- [Serie di esercizi]:
**1.** Riassumi in due frasi il brano sul convegno.
**2.** Trascrivi parola per parola il passo del brano sul convegno da "A sessantadue anni" fino a "dice Carlo Cefaloni[3].".
**3.** Rispondi alle seguenti domande sul brano sul convegno:
(a) A chi è indirizzata la lettera di papa Francesco?
(b) Quanti anni sono trascorsi dall'enciclica Pacem in terris?
(c) Chi afferma che resistere alla cultura della guerra è oggi più che mai necessario?

- [Brano di riferimento]:
================
Disarmare le parole, le menti, la terra

di:

congdon

Il filo rosso che lega gli interventi dei relatori al Convegno[1] di un bollente fine giugno è Disarmare le parole, le menti, la terra, espressione di papa Francesco contenuta nella lettera[2] da lui indirizzata al direttore del Corriere della Sera.

Resistere alla cultura della guerra nel tempo del riarmo

A sessantadue anni dall’enciclica Pacem in terris e a 110 dalla nascita di Thomas Merton, il monaco trappista, paladino della pace, “resistere alla cultura della guerra” è oggi più che mai necessario, dice Carlo Cefaloni[3].
================
- [Dati forniti]:
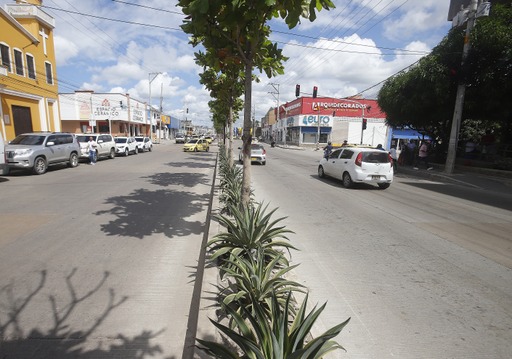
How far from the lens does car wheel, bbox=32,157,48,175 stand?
================
- [Risultati]:
**1.** Il filo conduttore degli interventi dei relatori al convegno di fine giugno è "Disarmare le parole, le menti, la terra", espressione di papa Francesco tratta dalla sua lettera al direttore del Corriere della Sera. Secondo Carlo Cefaloni, a sessantadue anni dalla Pacem in terris e a 110 dalla nascita di Thomas Merton, resistere alla cultura della guerra è oggi più che mai necessario.

**2.**
A sessantadue anni dall’enciclica Pacem in terris e a 110 dalla nascita di Thomas Merton, il monaco trappista, paladino della pace, “resistere alla cultura della guerra” è oggi più che mai necessario, dice Carlo Cefaloni[3].

**3.**
(a) Al direttore del Corriere della Sera.
(b) Sessantadue.
(c) Carlo Cefaloni.